25 En David gaf aan Ornan voor die plaats zeshonderd gouden sikkelen van gewicht.
And David gives to Ornan six hundred shekels of gold [in] weight for the place;
26 Toen bouwde David aldaar den HEERE een altaar, en hij offerde brandofferen en dankofferen. Als hij den HEERE aanriep, zo antwoordde Hij hem door vuur uit den hemel, op het brandofferaltaar.
and David builds an altar to YHWH there, and offers burnt-offerings and peace-offerings, and calls to YHWH, and He answers him from the heavens with fire on the altar of the burnt-offering.

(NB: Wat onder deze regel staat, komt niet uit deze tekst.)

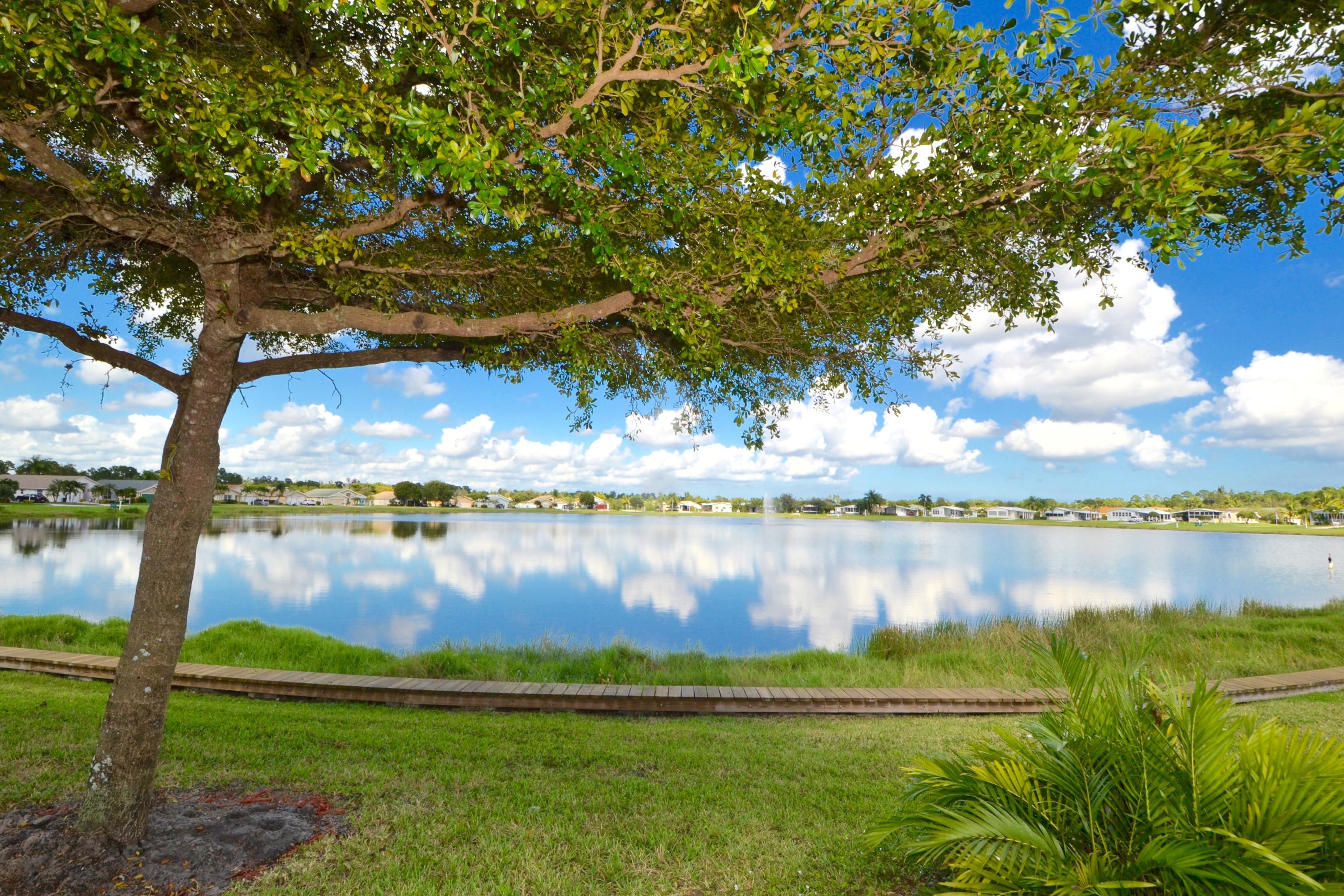 9021 Southwest Chevy Circle Stuart, FL 34997 - Photo 62 of 79 FRONT CONVERSATION PIT LOOKS OUT TO LAKE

27 En de HEERE zeide tot den engel, dat hij zijn zwaard weder in zijn schede steken zou.
And YHWH speaks to the messenger, and he turns back his sword to its sheath.
28 Ter zelfder tijd, toen David zag, dat de HEERE hem geantwoord had op den dorsvloer van Ornan, den Jebusiet, zo offerde hij aldaar;
At that time, when David sees that YHWH has answered him in the threshing-floor of Ornan the Jebusite, then he sacrifices there;
29 Want de tabernakel des HEEREN, dien Mozes in de woestijn gemaakt had, en het altaar des brandoffers, was te dier tijd op de hoogte te Gibeon.
and the Dwelling Place of YHWH that Moses made in the wilderness, and the altar of the burnt-offering, [are] at that time at a high place in Gibeon;
30 David nu kon niet heengaan voor hetzelve, om God te zoeken; want hij was verschrikt voor het zwaard van den engel des HEEREN.
and David is not able to go before it to seek God, for he has been afraid because of the sword of the messenger of YHWH.